Task brief:
According to the text on chlorine gas attacks in Syria, how many people were killed in the March attack on Sarmin village?

Provided text:
Recent medical reports of chlorine gas attacks in Syria reveal a disturbing trend in the use of chemical warfare against civilians. At least 25 people reportedly suffered chemical exposure during attacks in Idlib just last week, and six people were killed – and dozens of others were wounded – in an attack on Sarmin village in March. The Organization for the Prohibition of Chemical Weapons (OPCW) confirmed gas attacks on Syrian villages back in early 2014 in their fact-finding mission report published last year. In spite of these confirmed attacks, not to mention the March 2015 UN Security Council resolution specifically condemning the use of chlorine gas as a weapon in Syria, the Syrian government continues to use weaponized gas to kill and harm civilians.
In light of these attacks, Physicians for Human Rights (PHR) released a fact sheet on chlorine gas last month. While the OPCW does not categorize chlorine as a chemical weapon per se because of its many legitimate uses, it is being dispersed in large quantities through the use of munitions in Syria – in other words, it is being used illegally as a weapon.

Saved entries
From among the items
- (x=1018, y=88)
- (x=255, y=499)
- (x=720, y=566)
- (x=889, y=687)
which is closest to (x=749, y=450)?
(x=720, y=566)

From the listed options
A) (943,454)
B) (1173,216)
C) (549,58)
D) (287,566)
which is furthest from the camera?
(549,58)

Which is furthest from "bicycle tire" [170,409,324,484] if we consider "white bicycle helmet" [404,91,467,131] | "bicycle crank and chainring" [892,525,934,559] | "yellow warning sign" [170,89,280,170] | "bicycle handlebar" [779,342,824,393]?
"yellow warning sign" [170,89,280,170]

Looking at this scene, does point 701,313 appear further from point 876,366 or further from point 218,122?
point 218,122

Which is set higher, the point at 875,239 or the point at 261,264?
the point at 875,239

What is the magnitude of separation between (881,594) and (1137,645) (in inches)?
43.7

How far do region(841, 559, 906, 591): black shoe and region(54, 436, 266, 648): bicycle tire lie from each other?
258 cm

Answer for the task:
Six people were killed.